眼部耐甲氧西林金黄色葡萄球菌 (MRSA) 的毒力因子编码基因 (VFGs) 和抗菌药物耐药基因 (ARGs) 是导致严重且难以治疗的眼部感染的常见原因,但这些基因在很大程度上尚未被了解。眼部 MRSA 菌株的全基因组序列尚不可用,这阻碍了明确确定 ARGs 和 VRGs 在疾病发病机制中的作用及其基因组位置。为了满足这一关键需求,我们通过结合 MinION 纳米孔测序技术,随后使用 Illumina 测序读数进行打磨,成功获得了 4 株眼部 MRSA 菌株 (AMRF3-AMRF6) 的高质量全基因组。我们在每个菌株中都获得了一条染色体和一条质粒。序列分型显示,AMRF3 和 AMRF5 菌株携带 ST772,而 AMRF4 和 AMRF6 菌株携带 ST2066。所有质粒均携带重金属镉耐药基因 cadC 和 cadD,而 cadA 仅在 AMRF4 和 AMRF6 菌株的质粒 pSaa6159 中检测到。此外,pSaa6159 含有完整的 Tn552 转座子,其中包含 bla 基因、blaR1 和 blaZ。有趣的是,pSaa6159 在 AMRF6 中携带了 5 个 Tn552 转座子拷贝。在眼部 MRSA 菌株和 ST2066 菌株中均发现了多种外毒素和肠毒素,但 ST2066 菌株未携带任何肠毒素;这一发现表明这两个菌株是外毒素产生菌。

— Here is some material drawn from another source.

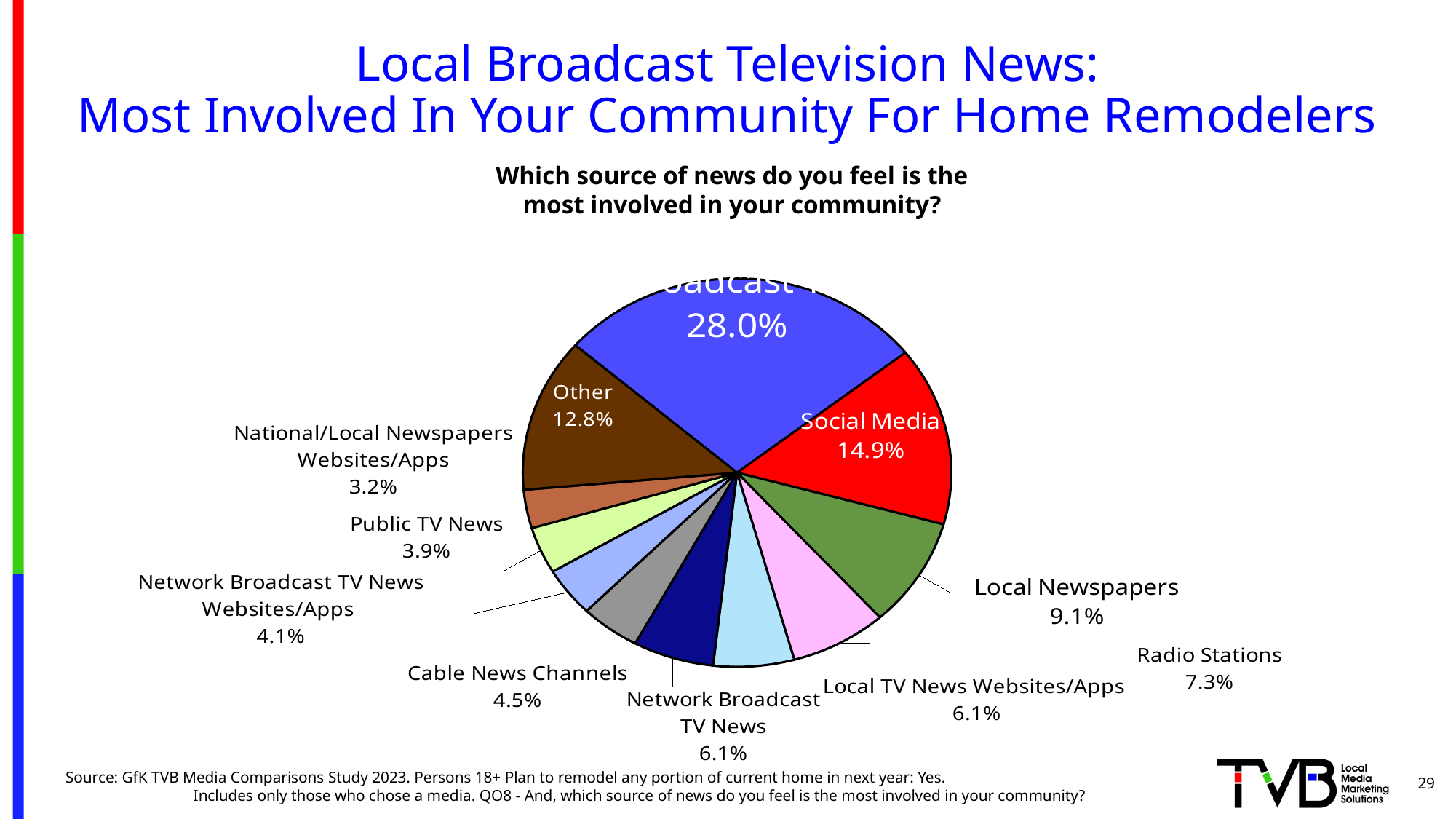
What percentage is shown on the largest slice of the pie? 28.0% What is the value for Network Broadcast TV News Websites/Apps? 4.1% What is the value shown for the Other slice? 12.8% Which category has the smallest slice of the pie? National/Local Newspapers Websites/Apps What percentage of the pie does Social Media account for? 14.9% What is the value for Radio Stations? 7.3% Which is larger, Radio Stations or Public TV News? Radio Stations What is the difference between the Social Media and Local Newspapers percentages? 5.8% What kind of chart is shown on the slide? pie chart How many slices does the pie chart have? 11 What percentage is shown for Cable News Channels? 4.5% What percentage is shown for Local Newspapers? 9.1%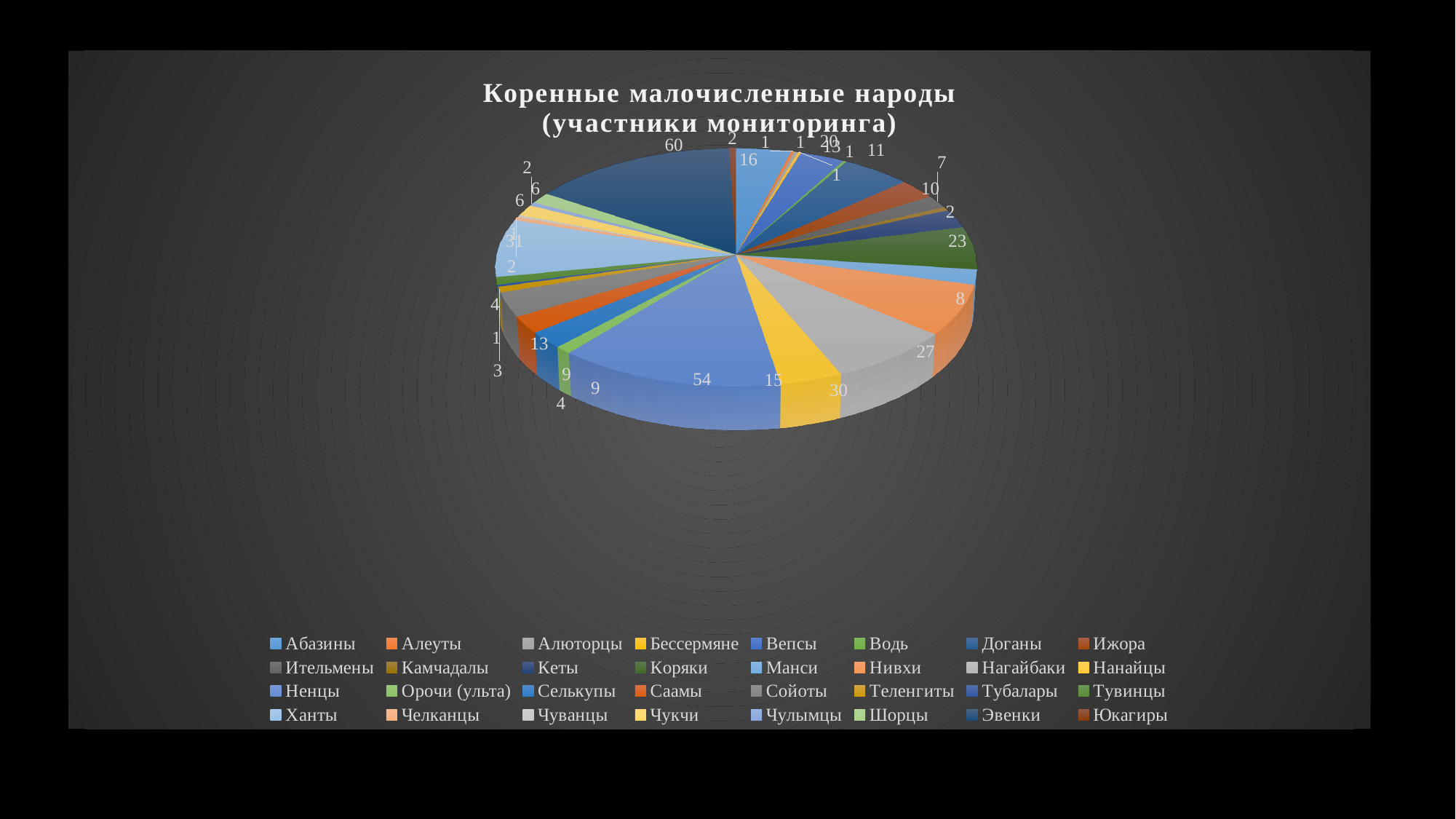
What is the value for Коряки? 23 Which is larger, the value for Эвенки or the value for Ненцы? Эвенки What is the title of the chart? Коренные малочисленные народы (участники мониторинга) What is the value for Ненцы? 54 What is the smallest value labelled on the pie chart? 1 What type of chart is shown on the slide? pie chart What is the value for Эвенки? 60 What is the difference between the values for Эвенки and Ненцы? 6 What is the value for Абазины? 16 Which category is listed first in the legend? Абазины How many categories does the legend list? 32 What is the largest value labelled on the pie chart? 60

此外,ST2066 菌株携带丝氨酸蛋白酶 (splA、splB、splD、splE 和 spIF) 和外毒素 (seb 和 set21) 以发挥其毒力,而 ST772 则携带抗菌药物耐药基因 (blaZ、dfrG、msrA、mphC 和 fosB) 和肠毒素 sec 以发挥其毒力,这表明序列类型特异性耐药性和毒力。此外,我们还鉴定了许多 VFGs 和 ARGs,这些基因赋予了眼部 MRSA 菌株多药耐药性、肠毒性、外毒性、生物膜形成、宿主组织黏附性和免疫逃避能力。因此,我们的研究深入了解了眼部 MRSA 菌株的基因组,为眼部 MRSA 感染提供了更有效的治疗策略。